• TASK BRIEF: Gather every line in the items below that contains the string "bbox", and copy each one out in full.

• RAW DATA:
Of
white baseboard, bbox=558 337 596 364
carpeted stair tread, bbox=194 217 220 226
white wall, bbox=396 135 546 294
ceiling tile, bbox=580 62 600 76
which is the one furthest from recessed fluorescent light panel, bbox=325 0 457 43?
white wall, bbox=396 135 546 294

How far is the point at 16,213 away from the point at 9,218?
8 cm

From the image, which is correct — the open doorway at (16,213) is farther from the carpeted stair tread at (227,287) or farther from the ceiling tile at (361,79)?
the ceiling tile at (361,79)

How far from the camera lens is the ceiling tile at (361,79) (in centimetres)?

...

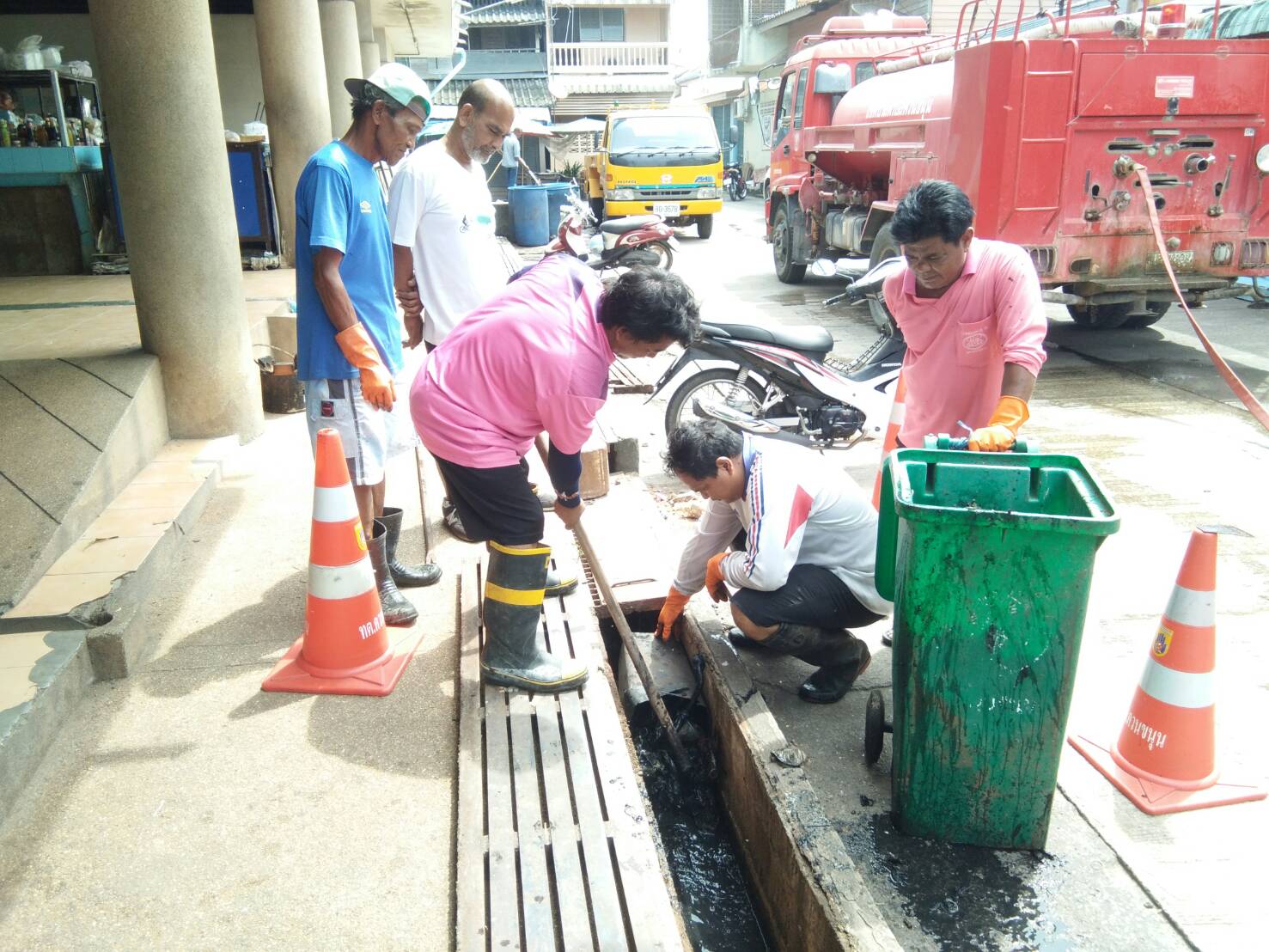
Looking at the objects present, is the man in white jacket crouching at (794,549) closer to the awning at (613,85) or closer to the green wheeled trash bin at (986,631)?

• RESPONSE TO THIS TASK:
white baseboard, bbox=558 337 596 364
carpeted stair tread, bbox=194 217 220 226
white wall, bbox=396 135 546 294
ceiling tile, bbox=580 62 600 76
which is the one furthest from recessed fluorescent light panel, bbox=325 0 457 43?
white wall, bbox=396 135 546 294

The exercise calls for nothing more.